Au moment où Steve a finalement accepté la chirurgie, son cancer s’était propagé et était incurable. Il n’y a aucun moyen de savoir si le fait de retarder le traitement conventionnel a eu une incidence sur son résultat final, mais c’est une décision qu’il aurait regrettée.

Ensuite, il y a la question de la poursuite de traitements alternatifs non éprouvés à l’étranger. Voyager à l’étranger peut être risqué si un patient ne se sent pas bien, entraînant même des hospitalisations d’urgence si quelque chose ne va pas ou si sa santé se détériore de manière inattendue. Parce qu’il peut être difficile de souscrire une assurance appropriée, résoudre tout problème survenant à l’étranger peut être extrêmement coûteux et stressant.

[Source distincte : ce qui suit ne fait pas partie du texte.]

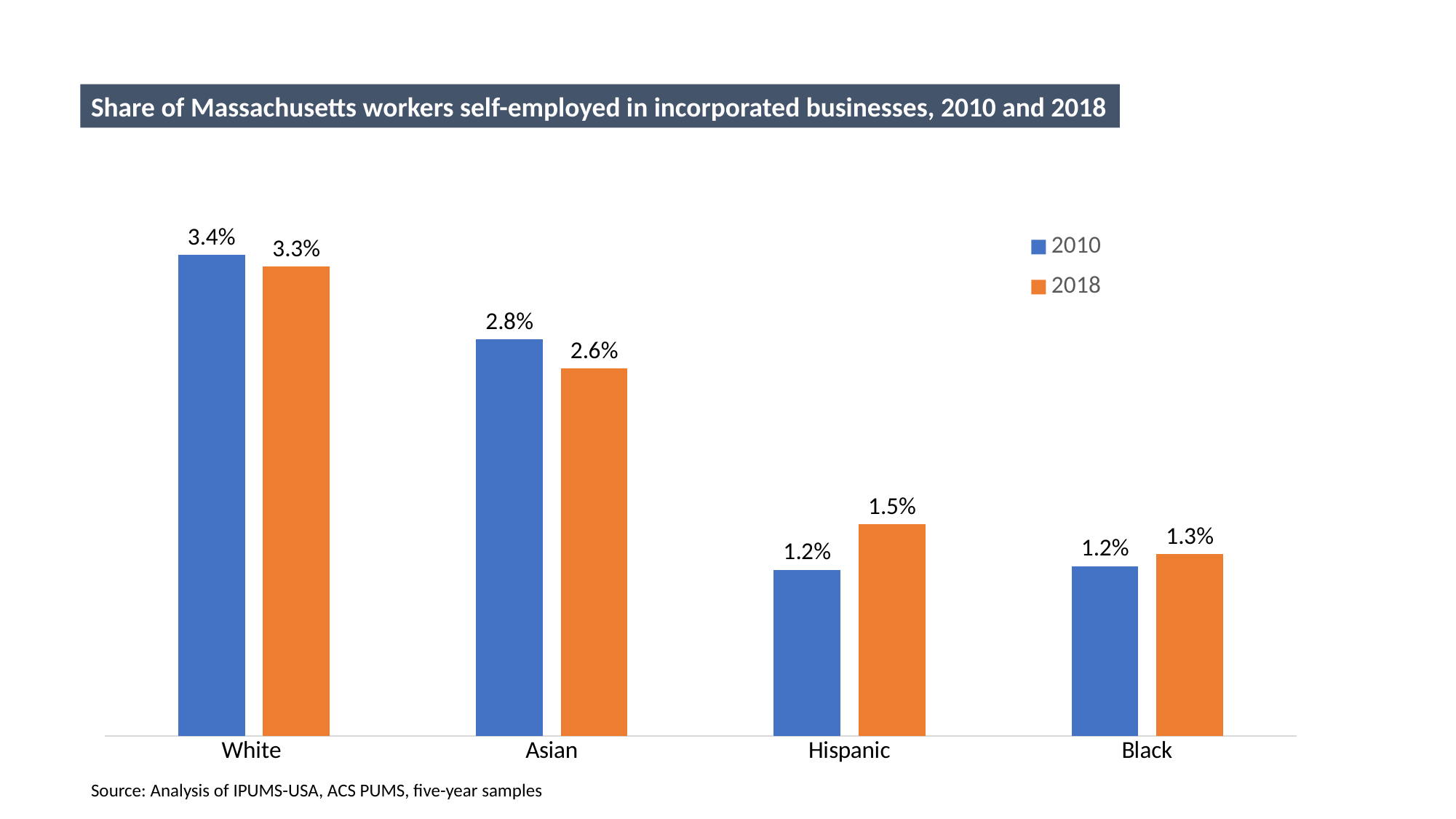
What was the share of White Massachusetts workers self-employed in incorporated businesses in 2010? 3.4% For Hispanic workers, was the share higher in 2010 or 2018? 2018 What was the share of Black workers self-employed in incorporated businesses in 2010? 1.2% What is the difference between the White and Hispanic shares in 2010? 2.2% What was the share of Hispanic workers self-employed in incorporated businesses in 2018? 1.5% What was the share of Asian workers self-employed in incorporated businesses in 2018? 2.6% How many series does the legend list? 2 How many racial/ethnic groups are shown on the chart? 4 What is the difference between the 2010 and 2018 shares for Asian workers? 0.2% Which group had the lowest share of workers self-employed in incorporated businesses in 2018? Black What type of chart is shown on the slide? Bar chart Which group had the highest share of workers self-employed in incorporated businesses in 2018? White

Un autre risque est que les patients qui choisissent d’utiliser des thérapies alternatives rater des occasions de soins palliatifs, comme le soulagement efficace de la douleur ou la réduction des symptômes d’un cancer avancé grâce à la radiothérapie ou à des médicaments. Bien qu’elles ne puissent pas guérir, les thérapies palliatives peuvent faire une grande différence dans la qualité de vie des personnes en phase terminale du cancer.

Que vous aimiez ou détestiez le concept de « bucket list », suivre des traitements alternatifs non éprouvés – notamment à l’étranger ou impliquant des régimes lourds et contraignants – prive les gens d’un temps précieux qu’ils pourraient passer avec leur famille et leurs amis.

Faire des choix éclairés

Nous examinons en permanence les preuves de toutes sortes de traitements contre le cancer, qu’ils soient conventionnels, alternatifs ou complémentaires, en fournissant des informations détaillées à leur sujet sur notre site Web. Et nous travaillons aussi dur que possible pour développer des traitements plus efficaces et plus doux pour tous les types de cancer, offrant plus de lendemains aux patients et à leurs familles.

Nous voudrions encourager tout le monde à demander les preuves derrière les allégations de « remèdes miracles » et à se demander si elles sont scientifiquement solides et convaincantes.

Pour vous aider, nous avons une page Web sur la recherche et l’évaluation d’informations fiables sur Internet. Cet article de The Conversation sur les preuves scientifiques est utile, tout comme leur collection d’articles sur la compréhension de la recherche.

Enfin, si vous ou quelqu’un que vous connaissez avez des questions sur le cancer et son traitement, veuillez appeler nos infirmières de l’information sur le cancer – elles sont au numéro gratuit 0808 800 4040, de 9h à 17h du lundi au vendredi, ou vous pouvez leur envoyer un e-mail.